Accounting, business, graphic design, history, liberal studies, marketing, political science, and psychology majors participated in the trip. The students gathered field research on four topics: sustainable development, globalization, multiculturalism, and politics.
Professors Jeffrey Bosworth and Jonathan C. Rothermel, who organized the trip, have taken 120 students to Belize since 2014. They describe Belize as being on the frontlines of globalization. It is a country that is highly impacted by globalization and is dependent on foreign investment, trade, and tourism.
While the agricultural sector, especially sugar and citrus, makes up a significant portion of Belize’s economy, tourism is vital to its economic growth. Students asked Belizeans about the benefits and costs associated with their reliance on tourism – both overnight and cruise ship tourism. They also researched Belize’s capacity to engage in sustainable development practices.
Preserving Belize’s natural resources, such as the second largest barrier reef in the world, are priorities for Belizeans. Larissa Fisher, a political science major, observed, “Compared to the US, Belizeans seemed more concerned for the environment, and it made me be more conscientious of how my actions affect the environment.” Currently, Belize has a one of the highest rates of land preservation in the Western Hemisphere.

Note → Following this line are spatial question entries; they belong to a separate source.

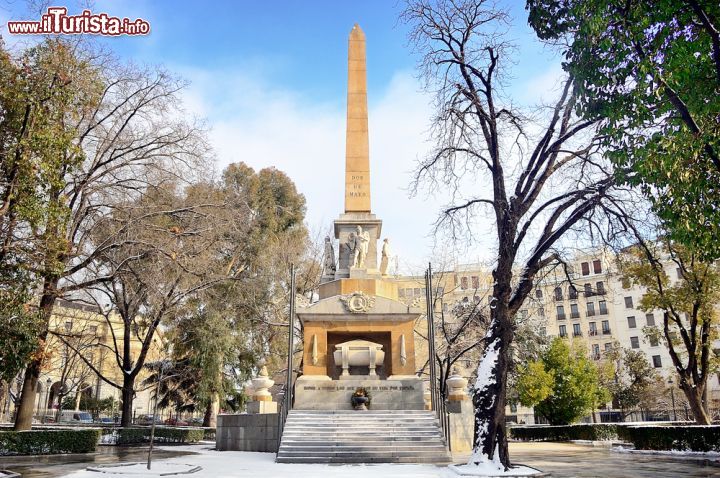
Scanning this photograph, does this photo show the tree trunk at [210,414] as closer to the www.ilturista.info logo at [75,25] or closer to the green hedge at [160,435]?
the green hedge at [160,435]

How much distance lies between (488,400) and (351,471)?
339 centimetres

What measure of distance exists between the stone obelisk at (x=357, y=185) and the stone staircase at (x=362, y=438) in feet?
20.1

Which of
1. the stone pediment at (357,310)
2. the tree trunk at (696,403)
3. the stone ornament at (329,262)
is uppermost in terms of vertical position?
the stone ornament at (329,262)

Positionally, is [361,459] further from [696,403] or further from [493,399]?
[696,403]

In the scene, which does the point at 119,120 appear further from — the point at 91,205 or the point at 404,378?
the point at 404,378

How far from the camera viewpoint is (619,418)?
55.3 metres

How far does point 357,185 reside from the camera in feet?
73.7

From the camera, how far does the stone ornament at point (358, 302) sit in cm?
1945

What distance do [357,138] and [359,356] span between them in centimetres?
908

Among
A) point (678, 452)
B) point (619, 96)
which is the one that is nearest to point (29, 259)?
point (619, 96)

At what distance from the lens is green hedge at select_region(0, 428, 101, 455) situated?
1731 centimetres

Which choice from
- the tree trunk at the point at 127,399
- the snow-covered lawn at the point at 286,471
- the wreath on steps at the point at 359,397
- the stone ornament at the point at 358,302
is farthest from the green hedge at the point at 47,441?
the stone ornament at the point at 358,302

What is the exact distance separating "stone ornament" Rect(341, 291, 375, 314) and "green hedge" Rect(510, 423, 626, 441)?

There is a saying in Belize that when the US sneezes Belize catches a cold. Some students focused on the effects of globalization on Belize. The reach of US media is evident in Belize, and Belizeans are knowledgeable about happenings in the US. The students were happy to have access to wifi and the occasional cheeseburger (although no one will see the Golden Arches in Belize, there are no fast-food franchises in Belize).
There is a growing expatriate community in many parts of Belize. Students took a boat expedition with Belizean environmentalists who pointed out that mangroves, essential for the ecosystem, are being destroyed to make way for seafront vacation and retirement homes on the Placencia peninsula.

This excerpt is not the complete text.